Alexandra s'engage à reculons dans le Slasher Sleepout, sorte de mix entre une escape room, une maison hantée et un trekking. Surtout que la survie est au centre du jeu et que celui-ci peut s'avérer mortel...

Les critiques à propos de ce film

Critique de Ruin Me - Promenons-nous dans les bois
Par : Damien Taymans


Alex est une petite amie excessivement conciliante. Pour faire plaisir à son petit ami, elle n’hésite pas à suer sang et eau, quitte à s’engager dans une excursion digne du plus hard des Bongo Adrénaline. Jugez plutôt : le Slasher Sleepout, c’est une escape room sylvestre qui dure 36 heures dont les règles sont plutôt inquiétantes. Pas de portable, pas de tampon hygiénique, un sac à dos remplis d’éléments de première nécessité (une lampe de poche, une boussole ... un flingue) et des frappadingues qui sortent ponctuellement de nulle part pour vous porter des coups ou vous tirer dessus. Le sympathique jeu d’origine prend les atours d’un violent survival dont elle se serait volontiers passée...

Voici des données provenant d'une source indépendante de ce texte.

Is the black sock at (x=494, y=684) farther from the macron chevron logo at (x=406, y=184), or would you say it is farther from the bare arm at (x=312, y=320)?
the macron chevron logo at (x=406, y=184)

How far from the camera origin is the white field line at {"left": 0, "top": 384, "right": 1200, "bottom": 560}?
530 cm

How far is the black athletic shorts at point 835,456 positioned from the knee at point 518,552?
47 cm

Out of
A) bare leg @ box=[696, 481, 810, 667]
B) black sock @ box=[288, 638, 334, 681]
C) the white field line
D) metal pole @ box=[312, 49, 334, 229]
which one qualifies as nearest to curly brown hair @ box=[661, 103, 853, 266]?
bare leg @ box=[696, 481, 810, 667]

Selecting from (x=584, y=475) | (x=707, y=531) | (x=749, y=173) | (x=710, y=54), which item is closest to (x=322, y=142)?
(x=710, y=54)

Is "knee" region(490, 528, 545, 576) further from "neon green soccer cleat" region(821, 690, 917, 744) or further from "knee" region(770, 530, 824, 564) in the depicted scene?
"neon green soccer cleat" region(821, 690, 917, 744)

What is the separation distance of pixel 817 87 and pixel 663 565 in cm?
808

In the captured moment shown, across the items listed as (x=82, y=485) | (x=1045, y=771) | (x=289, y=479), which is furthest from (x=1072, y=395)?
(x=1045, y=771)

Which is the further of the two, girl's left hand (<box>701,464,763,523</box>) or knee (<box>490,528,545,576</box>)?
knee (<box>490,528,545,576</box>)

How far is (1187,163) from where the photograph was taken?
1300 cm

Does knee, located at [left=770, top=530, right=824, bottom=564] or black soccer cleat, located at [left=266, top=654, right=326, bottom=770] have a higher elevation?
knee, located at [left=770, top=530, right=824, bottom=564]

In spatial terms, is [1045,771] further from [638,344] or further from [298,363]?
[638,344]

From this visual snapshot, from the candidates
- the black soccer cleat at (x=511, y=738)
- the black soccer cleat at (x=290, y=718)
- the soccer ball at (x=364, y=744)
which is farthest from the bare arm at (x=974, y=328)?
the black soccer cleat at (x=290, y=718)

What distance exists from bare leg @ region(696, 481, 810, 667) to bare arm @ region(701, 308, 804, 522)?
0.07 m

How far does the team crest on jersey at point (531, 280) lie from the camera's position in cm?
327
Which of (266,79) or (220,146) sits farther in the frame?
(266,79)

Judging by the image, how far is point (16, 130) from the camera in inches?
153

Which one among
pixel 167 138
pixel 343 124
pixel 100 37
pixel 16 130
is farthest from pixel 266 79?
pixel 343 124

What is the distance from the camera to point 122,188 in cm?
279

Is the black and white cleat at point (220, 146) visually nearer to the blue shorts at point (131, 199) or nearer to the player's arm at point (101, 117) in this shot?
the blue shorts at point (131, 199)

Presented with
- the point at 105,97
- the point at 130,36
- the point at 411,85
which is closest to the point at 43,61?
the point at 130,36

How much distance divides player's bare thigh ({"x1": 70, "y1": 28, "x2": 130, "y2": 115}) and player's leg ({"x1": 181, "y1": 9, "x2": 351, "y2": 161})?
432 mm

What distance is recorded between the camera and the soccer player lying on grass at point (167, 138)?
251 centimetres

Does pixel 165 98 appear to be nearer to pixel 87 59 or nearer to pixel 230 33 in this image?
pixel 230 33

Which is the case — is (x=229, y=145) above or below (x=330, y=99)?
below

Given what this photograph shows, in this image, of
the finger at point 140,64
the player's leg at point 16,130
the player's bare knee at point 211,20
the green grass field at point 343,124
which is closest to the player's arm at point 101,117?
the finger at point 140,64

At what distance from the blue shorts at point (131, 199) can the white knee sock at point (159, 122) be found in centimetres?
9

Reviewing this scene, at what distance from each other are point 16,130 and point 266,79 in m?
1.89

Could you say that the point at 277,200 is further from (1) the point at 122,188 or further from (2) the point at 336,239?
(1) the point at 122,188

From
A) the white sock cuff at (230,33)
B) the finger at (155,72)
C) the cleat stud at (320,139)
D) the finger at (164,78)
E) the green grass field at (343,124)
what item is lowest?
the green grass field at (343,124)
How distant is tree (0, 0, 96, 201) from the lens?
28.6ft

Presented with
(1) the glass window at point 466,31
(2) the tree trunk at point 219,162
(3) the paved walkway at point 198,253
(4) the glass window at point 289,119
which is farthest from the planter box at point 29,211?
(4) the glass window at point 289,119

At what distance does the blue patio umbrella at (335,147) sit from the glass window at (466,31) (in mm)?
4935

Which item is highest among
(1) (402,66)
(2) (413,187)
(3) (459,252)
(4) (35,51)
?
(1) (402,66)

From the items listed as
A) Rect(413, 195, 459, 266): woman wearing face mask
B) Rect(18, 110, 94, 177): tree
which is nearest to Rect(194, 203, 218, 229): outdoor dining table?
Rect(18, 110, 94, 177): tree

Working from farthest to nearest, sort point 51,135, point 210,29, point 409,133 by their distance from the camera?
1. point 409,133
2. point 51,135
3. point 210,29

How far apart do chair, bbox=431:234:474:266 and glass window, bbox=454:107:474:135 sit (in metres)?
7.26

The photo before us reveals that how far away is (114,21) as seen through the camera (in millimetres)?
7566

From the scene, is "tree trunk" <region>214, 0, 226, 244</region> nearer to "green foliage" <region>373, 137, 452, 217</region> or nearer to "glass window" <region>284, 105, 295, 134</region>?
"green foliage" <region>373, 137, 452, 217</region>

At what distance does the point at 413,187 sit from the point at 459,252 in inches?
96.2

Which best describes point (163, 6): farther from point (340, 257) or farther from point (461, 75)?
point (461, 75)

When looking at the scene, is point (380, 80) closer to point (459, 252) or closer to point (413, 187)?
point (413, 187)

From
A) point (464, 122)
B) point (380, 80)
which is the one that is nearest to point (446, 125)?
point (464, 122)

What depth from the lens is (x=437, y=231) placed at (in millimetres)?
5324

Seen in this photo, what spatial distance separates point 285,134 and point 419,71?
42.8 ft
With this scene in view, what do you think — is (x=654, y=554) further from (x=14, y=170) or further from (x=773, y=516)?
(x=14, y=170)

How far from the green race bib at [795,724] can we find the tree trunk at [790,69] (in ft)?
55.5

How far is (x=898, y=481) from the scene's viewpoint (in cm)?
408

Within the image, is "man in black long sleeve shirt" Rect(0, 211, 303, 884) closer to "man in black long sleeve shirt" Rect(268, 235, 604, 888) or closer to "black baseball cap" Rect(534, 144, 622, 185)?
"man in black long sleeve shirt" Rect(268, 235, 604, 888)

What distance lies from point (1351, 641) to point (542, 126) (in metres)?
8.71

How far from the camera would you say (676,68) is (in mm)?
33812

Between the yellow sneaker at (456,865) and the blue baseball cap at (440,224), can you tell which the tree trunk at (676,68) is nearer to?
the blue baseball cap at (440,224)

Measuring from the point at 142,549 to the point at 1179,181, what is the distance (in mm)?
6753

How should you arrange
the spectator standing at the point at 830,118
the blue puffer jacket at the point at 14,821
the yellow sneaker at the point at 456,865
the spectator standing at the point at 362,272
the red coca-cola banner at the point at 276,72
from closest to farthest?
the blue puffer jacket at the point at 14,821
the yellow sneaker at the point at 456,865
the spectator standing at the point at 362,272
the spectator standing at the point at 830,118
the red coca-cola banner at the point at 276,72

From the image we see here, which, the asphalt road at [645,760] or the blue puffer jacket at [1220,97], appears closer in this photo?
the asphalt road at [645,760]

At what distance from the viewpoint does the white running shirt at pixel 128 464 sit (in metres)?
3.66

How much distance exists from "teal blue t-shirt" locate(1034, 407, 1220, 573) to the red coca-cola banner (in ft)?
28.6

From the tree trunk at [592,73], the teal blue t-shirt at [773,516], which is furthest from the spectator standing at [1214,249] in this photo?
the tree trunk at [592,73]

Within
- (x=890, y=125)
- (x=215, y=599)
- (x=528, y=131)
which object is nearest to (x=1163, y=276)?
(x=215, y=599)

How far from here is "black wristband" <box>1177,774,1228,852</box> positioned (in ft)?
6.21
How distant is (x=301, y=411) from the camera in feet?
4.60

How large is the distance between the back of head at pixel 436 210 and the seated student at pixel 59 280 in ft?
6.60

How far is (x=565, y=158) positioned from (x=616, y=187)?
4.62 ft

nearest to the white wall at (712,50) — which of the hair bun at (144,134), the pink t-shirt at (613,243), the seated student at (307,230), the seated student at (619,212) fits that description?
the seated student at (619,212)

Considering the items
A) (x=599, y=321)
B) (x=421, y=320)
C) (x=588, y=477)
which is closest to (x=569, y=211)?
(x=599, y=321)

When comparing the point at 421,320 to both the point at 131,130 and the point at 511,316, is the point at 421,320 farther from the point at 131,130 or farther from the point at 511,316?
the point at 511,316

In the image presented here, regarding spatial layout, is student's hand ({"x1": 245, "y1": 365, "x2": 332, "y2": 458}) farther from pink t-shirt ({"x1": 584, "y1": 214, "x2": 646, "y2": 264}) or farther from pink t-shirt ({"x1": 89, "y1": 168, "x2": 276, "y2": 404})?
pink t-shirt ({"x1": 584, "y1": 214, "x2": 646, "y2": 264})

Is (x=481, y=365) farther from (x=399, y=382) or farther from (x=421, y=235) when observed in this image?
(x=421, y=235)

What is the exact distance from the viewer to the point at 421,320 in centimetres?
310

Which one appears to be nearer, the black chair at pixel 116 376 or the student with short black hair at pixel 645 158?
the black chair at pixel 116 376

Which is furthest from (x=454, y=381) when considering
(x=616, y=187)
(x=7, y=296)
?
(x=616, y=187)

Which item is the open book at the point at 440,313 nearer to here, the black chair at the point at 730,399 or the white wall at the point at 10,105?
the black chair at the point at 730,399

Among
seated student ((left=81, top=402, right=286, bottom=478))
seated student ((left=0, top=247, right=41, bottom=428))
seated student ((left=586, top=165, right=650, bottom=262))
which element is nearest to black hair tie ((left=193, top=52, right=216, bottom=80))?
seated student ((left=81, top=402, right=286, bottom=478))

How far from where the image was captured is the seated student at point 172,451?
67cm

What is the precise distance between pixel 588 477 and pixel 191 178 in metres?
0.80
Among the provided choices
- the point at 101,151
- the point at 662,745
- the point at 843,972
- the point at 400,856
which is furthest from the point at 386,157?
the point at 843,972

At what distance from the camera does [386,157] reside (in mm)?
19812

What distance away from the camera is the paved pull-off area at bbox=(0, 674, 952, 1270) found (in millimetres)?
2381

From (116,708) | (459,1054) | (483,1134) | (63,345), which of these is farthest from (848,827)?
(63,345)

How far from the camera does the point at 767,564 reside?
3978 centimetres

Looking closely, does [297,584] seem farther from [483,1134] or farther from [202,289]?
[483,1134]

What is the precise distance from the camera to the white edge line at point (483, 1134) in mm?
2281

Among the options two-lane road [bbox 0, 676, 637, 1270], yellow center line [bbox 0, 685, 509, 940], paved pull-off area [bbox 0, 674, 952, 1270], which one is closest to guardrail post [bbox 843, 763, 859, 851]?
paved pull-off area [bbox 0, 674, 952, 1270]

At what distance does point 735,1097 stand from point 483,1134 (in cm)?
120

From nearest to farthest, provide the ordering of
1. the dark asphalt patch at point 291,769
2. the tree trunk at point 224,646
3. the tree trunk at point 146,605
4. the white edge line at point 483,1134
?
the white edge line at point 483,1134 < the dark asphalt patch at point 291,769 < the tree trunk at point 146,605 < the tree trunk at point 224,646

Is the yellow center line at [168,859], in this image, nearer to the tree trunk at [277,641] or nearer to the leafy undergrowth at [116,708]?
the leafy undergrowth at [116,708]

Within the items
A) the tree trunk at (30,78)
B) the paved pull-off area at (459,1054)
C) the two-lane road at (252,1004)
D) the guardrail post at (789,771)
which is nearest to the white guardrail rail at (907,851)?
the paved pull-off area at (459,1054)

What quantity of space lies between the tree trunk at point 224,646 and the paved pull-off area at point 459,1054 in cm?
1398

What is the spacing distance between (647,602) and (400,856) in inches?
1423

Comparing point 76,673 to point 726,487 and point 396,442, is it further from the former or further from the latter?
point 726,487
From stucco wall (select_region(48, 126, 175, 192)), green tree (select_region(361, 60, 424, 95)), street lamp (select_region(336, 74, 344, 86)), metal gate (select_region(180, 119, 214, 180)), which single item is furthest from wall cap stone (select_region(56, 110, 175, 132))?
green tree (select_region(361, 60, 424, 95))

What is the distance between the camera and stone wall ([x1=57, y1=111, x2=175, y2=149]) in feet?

Preston DeFrancis est un petit malin. En guise de premier long, il plonge les mimines dans l’horreur et s’amuse à déconstruire ce genre codifié. Autour de leur feu de scouts, les personnages évoquent des tas d’œuvres majeures comme Chaos, Faux semblants, Insidious ou Shutter Island, autant de références à l’opposé du calvaire dans lequel ils sont plongés. Assurément, concernant Ruin Me, il faudra plutôt s’orienter vers The Game de David Fincher ou lorgner vers les amusants dé-constructeurs que sont Wes Craven (Scream) ou Drew Goddard (La Cabane dans les bois). La rengaine a beau être connue, il faut avouer que la péloche s’en sort avec les honneurs notamment grâce à la mise en place de ce jeu de piste rempli de rebondissements et les multiples références semées pour nourrir l’amateur de films d’épouvante. En outre, DeFrancis s’amuse avec ses personnages et donc, in fine, avec les spectateurs en troublant à chaque fois les cartes en maintenant son héroïne en alerte, oscillant constamment entre la lucidité et la confusion.

Survenu quelques années trop tard pour entrer dans les annales, Ruin Me mérite néanmoins un satisfecit ne serait-ce que parce qu’il offre au spectateur ce qu’il était venu chercher : quelques petits effets sanguinolents et un gros baquet de fun.